*** Opening of SOURCE MATERIAL ***
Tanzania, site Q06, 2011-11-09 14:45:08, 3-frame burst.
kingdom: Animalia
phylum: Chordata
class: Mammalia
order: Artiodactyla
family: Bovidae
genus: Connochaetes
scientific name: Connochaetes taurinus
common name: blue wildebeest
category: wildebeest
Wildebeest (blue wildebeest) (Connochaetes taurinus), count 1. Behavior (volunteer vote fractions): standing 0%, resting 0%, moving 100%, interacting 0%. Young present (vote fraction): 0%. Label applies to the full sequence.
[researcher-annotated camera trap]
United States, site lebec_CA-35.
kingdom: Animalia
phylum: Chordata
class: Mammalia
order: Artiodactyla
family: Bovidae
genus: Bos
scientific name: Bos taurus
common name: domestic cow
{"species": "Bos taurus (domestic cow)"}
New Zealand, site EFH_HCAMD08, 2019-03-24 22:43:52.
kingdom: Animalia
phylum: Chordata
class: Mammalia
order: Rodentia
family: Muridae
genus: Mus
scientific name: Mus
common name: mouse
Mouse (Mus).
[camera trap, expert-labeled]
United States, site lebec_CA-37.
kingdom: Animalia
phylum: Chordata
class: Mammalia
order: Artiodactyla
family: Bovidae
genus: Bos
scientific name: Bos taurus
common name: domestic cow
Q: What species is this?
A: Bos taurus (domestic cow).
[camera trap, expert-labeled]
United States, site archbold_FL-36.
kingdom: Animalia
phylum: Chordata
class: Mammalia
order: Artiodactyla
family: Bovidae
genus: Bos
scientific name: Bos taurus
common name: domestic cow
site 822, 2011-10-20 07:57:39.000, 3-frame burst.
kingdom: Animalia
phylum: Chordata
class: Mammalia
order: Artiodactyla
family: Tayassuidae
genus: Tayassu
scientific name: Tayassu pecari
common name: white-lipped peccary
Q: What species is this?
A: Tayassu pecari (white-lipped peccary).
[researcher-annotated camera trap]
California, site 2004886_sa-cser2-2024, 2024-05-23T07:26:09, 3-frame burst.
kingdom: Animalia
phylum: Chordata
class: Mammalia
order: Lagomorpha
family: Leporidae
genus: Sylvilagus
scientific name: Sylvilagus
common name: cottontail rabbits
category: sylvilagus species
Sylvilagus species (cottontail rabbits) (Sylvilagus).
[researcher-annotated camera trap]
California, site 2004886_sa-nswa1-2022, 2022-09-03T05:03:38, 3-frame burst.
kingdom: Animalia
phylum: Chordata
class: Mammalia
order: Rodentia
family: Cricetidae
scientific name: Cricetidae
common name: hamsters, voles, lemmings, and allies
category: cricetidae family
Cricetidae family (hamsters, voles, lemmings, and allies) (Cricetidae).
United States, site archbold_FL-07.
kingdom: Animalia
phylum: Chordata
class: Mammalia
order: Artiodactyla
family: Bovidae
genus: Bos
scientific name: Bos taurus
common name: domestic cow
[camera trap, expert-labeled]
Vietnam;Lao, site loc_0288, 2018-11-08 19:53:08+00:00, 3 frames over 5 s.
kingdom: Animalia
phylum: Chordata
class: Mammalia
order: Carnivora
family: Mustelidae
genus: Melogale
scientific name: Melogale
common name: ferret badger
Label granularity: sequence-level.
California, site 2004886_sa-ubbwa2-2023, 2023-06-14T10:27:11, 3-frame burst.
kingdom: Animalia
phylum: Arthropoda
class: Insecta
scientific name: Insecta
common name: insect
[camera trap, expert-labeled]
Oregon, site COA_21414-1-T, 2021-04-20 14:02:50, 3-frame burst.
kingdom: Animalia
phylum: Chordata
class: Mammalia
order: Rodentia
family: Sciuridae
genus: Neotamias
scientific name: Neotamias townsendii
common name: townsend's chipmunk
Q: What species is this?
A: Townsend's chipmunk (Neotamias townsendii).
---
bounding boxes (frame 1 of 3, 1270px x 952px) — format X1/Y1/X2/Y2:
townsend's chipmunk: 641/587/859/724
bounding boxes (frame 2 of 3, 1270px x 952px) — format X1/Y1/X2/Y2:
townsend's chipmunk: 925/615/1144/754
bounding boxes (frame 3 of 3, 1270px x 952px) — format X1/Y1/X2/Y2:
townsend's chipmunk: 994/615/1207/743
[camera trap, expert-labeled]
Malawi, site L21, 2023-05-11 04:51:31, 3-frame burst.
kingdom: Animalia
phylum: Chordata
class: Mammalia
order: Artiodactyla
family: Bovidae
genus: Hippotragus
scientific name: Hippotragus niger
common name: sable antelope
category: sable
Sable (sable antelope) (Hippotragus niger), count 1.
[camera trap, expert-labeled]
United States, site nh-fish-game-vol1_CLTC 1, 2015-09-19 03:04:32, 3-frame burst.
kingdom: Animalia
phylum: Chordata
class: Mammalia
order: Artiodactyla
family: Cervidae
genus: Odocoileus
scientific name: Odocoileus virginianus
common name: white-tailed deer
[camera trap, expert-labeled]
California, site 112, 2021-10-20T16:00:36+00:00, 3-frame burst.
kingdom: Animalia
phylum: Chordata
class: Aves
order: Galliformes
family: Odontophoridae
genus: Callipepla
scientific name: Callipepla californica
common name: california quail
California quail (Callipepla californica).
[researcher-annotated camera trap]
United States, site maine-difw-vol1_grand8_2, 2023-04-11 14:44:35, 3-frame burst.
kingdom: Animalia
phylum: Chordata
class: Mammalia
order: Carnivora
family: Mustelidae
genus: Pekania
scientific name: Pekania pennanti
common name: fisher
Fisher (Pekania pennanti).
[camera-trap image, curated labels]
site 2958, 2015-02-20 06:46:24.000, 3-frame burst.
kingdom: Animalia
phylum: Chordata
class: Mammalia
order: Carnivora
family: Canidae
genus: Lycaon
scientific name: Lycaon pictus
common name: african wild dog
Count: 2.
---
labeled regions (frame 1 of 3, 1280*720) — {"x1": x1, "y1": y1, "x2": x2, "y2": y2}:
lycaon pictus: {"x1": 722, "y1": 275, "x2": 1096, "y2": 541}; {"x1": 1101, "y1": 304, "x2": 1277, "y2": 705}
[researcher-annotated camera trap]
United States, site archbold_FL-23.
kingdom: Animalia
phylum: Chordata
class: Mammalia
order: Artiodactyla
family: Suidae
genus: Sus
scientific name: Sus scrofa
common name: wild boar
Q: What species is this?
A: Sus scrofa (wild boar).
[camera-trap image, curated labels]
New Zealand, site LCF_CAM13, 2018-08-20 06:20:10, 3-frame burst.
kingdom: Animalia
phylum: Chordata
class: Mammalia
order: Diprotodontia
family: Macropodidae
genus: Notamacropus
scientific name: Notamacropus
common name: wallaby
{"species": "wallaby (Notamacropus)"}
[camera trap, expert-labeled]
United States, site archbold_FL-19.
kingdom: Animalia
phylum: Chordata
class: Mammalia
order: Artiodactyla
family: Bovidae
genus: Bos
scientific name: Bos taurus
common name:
*** Close of SOURCE MATERIAL ***
_EXERCISE_
Once you have read the data above, print all of it again exactly.

_EXPECTED ANSWER_
Tanzania, site Q06, 2011-11-09 14:45:08, 3-frame burst.
kingdom: Animalia
phylum: Chordata
class: Mammalia
order: Artiodactyla
family: Bovidae
genus: Connochaetes
scientific name: Connochaetes taurinus
common name: blue wildebeest
category: wildebeest
Wildebeest (blue wildebeest) (Connochaetes taurinus), count 1. Behavior (volunteer vote fractions): standing 0%, resting 0%, moving 100%, interacting 0%. Young present (vote fraction): 0%. Label applies to the full sequence.
[researcher-annotated camera trap]
United States, site lebec_CA-35.
kingdom: Animalia
phylum: Chordata
class: Mammalia
order: Artiodactyla
family: Bovidae
genus: Bos
scientific name: Bos taurus
common name: domestic cow
{"species": "Bos taurus (domestic cow)"}
New Zealand, site EFH_HCAMD08, 2019-03-24 22:43:52.
kingdom: Animalia
phylum: Chordata
class: Mammalia
order: Rodentia
family: Muridae
genus: Mus
scientific name: Mus
common name: mouse
Mouse (Mus).
[camera trap, expert-labeled]
United States, site lebec_CA-37.
kingdom: Animalia
phylum: Chordata
class: Mammalia
order: Artiodactyla
family: Bovidae
genus: Bos
scientific name: Bos taurus
common name: domestic cow
Q: What species is this?
A: Bos taurus (domestic cow).
[camera trap, expert-labeled]
United States, site archbold_FL-36.
kingdom: Animalia
phylum: Chordata
class: Mammalia
order: Artiodactyla
family: Bovidae
genus: Bos
scientific name: Bos taurus
common name: domestic cow
site 822, 2011-10-20 07:57:39.000, 3-frame burst.
kingdom: Animalia
phylum: Chordata
class: Mammalia
order: Artiodactyla
family: Tayassuidae
genus: Tayassu
scientific name: Tayassu pecari
common name: white-lipped peccary
Q: What species is this?
A: Tayassu pecari (white-lipped peccary).
[researcher-annotated camera trap]
California, site 2004886_sa-cser2-2024, 2024-05-23T07:26:09, 3-frame burst.
kingdom: Animalia
phylum: Chordata
class: Mammalia
order: Lagomorpha
family: Leporidae
genus: Sylvilagus
scientific name: Sylvilagus
common name: cottontail rabbits
category: sylvilagus species
Sylvilagus species (cottontail rabbits) (Sylvilagus).
[researcher-annotated camera trap]
California, site 2004886_sa-nswa1-2022, 2022-09-03T05:03:38, 3-frame burst.
kingdom: Animalia
phylum: Chordata
class: Mammalia
order: Rodentia
family: Cricetidae
scientific name: Cricetidae
common name: hamsters, voles, lemmings, and allies
category: cricetidae family
Cricetidae family (hamsters, voles, lemmings, and allies) (Cricetidae).
United States, site archbold_FL-07.
kingdom: Animalia
phylum: Chordata
class: Mammalia
order: Artiodactyla
family: Bovidae
genus: Bos
scientific name: Bos taurus
common name: domestic cow
[camera trap, expert-labeled]
Vietnam;Lao, site loc_0288, 2018-11-08 19:53:08+00:00, 3 frames over 5 s.
kingdom: Animalia
phylum: Chordata
class: Mammalia
order: Carnivora
family: Mustelidae
genus: Melogale
scientific name: Melogale
common name: ferret badger
Label granularity: sequence-level.
California, site 2004886_sa-ubbwa2-2023, 2023-06-14T10:27:11, 3-frame burst.
kingdom: Animalia
phylum: Arthropoda
class: Insecta
scientific name: Insecta
common name: insect
[camera trap, expert-labeled]
Oregon, site COA_21414-1-T, 2021-04-20 14:02:50, 3-frame burst.
kingdom: Animalia
phylum: Chordata
class: Mammalia
order: Rodentia
family: Sciuridae
genus: Neotamias
scientific name: Neotamias townsendii
common name: townsend's chipmunk
Q: What species is this?
A: Townsend's chipmunk (Neotamias townsendii).
---
bounding boxes (frame 1 of 3, 1270px x 952px) — format X1/Y1/X2/Y2:
townsend's chipmunk: 641/587/859/724
bounding boxes (frame 2 of 3, 1270px x 952px) — format X1/Y1/X2/Y2:
townsend's chipmunk: 925/615/1144/754
bounding boxes (frame 3 of 3, 1270px x 952px) — format X1/Y1/X2/Y2:
townsend's chipmunk: 994/615/1207/743
[camera trap, expert-labeled]
Malawi, site L21, 2023-05-11 04:51:31, 3-frame burst.
kingdom: Animalia
phylum: Chordata
class: Mammalia
order: Artiodactyla
family: Bovidae
genus: Hippotragus
scientific name: Hippotragus niger
common name: sable antelope
category: sable
Sable (sable antelope) (Hippotragus niger), count 1.
[camera trap, expert-labeled]
United States, site nh-fish-game-vol1_CLTC 1, 2015-09-19 03:04:32, 3-frame burst.
kingdom: Animalia
phylum: Chordata
class: Mammalia
order: Artiodactyla
family: Cervidae
genus: Odocoileus
scientific name: Odocoileus virginianus
common name: white-tailed deer
[camera trap, expert-labeled]
California, site 112, 2021-10-20T16:00:36+00:00, 3-frame burst.
kingdom: Animalia
phylum: Chordata
class: Aves
order: Galliformes
family: Odontophoridae
genus: Callipepla
scientific name: Callipepla californica
common name: california quail
California quail (Callipepla californica).
[researcher-annotated camera trap]
United States, site maine-difw-vol1_grand8_2, 2023-04-11 14:44:35, 3-frame burst.
kingdom: Animalia
phylum: Chordata
class: Mammalia
order: Carnivora
family: Mustelidae
genus: Pekania
scientific name: Pekania pennanti
common name: fisher
Fisher (Pekania pennanti).
[camera-trap image, curated labels]
site 2958, 2015-02-20 06:46:24.000, 3-frame burst.
kingdom: Animalia
phylum: Chordata
class: Mammalia
order: Carnivora
family: Canidae
genus: Lycaon
scientific name: Lycaon pictus
common name: african wild dog
Count: 2.
---
labeled regions (frame 1 of 3, 1280*720) — {"x1": x1, "y1": y1, "x2": x2, "y2": y2}:
lycaon pictus: {"x1": 722, "y1": 275, "x2": 1096, "y2": 541}; {"x1": 1101, "y1": 304, "x2": 1277, "y2": 705}
[researcher-annotated camera trap]
United States, site archbold_FL-23.
kingdom: Animalia
phylum: Chordata
class: Mammalia
order: Artiodactyla
family: Suidae
genus: Sus
scientific name: Sus scrofa
common name: wild boar
Q: What species is this?
A: Sus scrofa (wild boar).
[camera-trap image, curated labels]
New Zealand, site LCF_CAM13, 2018-08-20 06:20:10, 3-frame burst.
kingdom: Animalia
phylum: Chordata
class: Mammalia
order: Diprotodontia
family: Macropodidae
genus: Notamacropus
scientific name: Notamacropus
common name: wallaby
{"species": "wallaby (Notamacropus)"}
[camera trap, expert-labeled]
United States, site archbold_FL-19.
kingdom: Animalia
phylum: Chordata
class: Mammalia
order: Artiodactyla
family: Bovidae
genus: Bos
scientific name: Bos taurus
common name:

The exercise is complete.